Atlântico Sul FM (ZYC 415)

Fortaleza, Ceará; Brazil;
- Frequency: 105.7 MHz

Programming
- Language: Portuguese
- Format: Music; Adult contemporary;

Ownership
- Owner: Rádio Atlântico Sul Ltda.
- Operator: Grupo Cidade de Comunicação
- Sister stations: 89 FM; AM Cidade; Cidade 99; Jovem Pan FM Fortaleza; Jovem Pan News Fortaleza; Vintage FM; TV Cidade Fortaleza;

History
- First air date: January 26, 1989

Technical information
- Licensing authority: ANATEL
- Class: A2
- Power: 96,8 kW

Links
- Public license information: Profile
- Website: gcmais.com.br/radio/atlanticosul/

= Atlântico Sul FM =

Atlântico Sul FM (ZYC 415) is a radio station licensed to Fortaleza, Ceará, serving the respective metropolitan area. It is part of the group of companies called Grupo Cidade de Comunicação, and is a music radio station with an adult contemporary format.

== History ==
Founded in 1989 by the Grupo Cidade de Comunicação, Atlântico Sul FM's main focus was the A and B class audience that listened to Casablanca FM, a highlight in Fortaleza's adult contemporary segment, which at that time had switched its focus to young people (CHR) in order to gain a larger audience.
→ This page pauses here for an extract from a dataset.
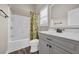 Bright bathroom featuring a vanity, toilet, and shower with a decorative curtain at 6001 - Mh69B South Kings Hwy., Myrtle Beach, SC 29575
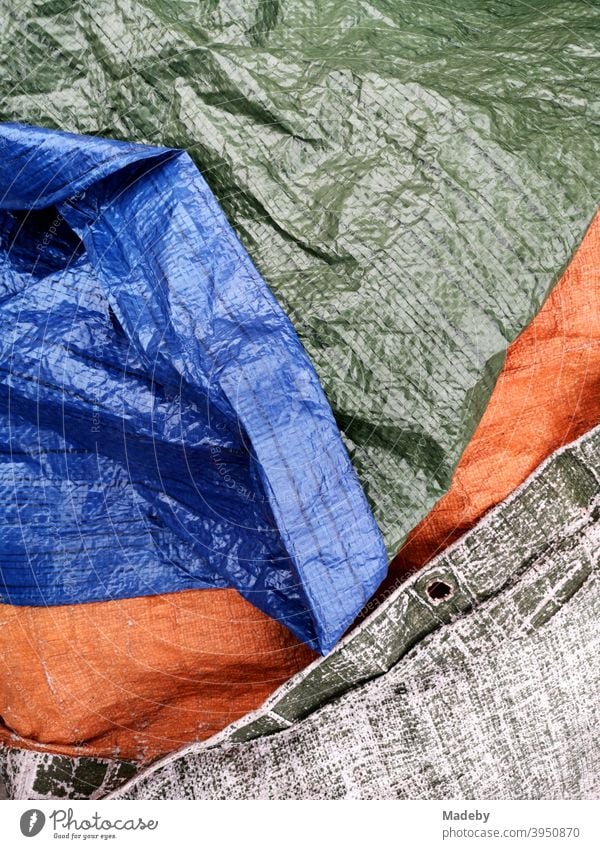 Wasserfeste Plane mit Struktur und Ösen zum Abdecken bei Regen in Grün, Blau und Orange Schutzplane Regenschutz Wasserdicht Abdeckplane Stilleben Hintergrund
To this end, the station's former artistic coordinator, Américo de Souza, was hired. As a result, the radio station adopted a more segmented style, focusing on musical genres that were rarely covered on other commercial radio stations. The station's journalism prioritized economic, fashion, health and current affairs issues, also giving way to the social columnism of print journalism.

In 1999, the station was integrated into the D&E Entretenimento group, as were the radio stations Cidade 99 and the Jovem Pan FM affiliate. This partnership was broken up in 2017, when D&E remained responsible only for artistic management. In January 2018, Grupo Cidade took full control of the station.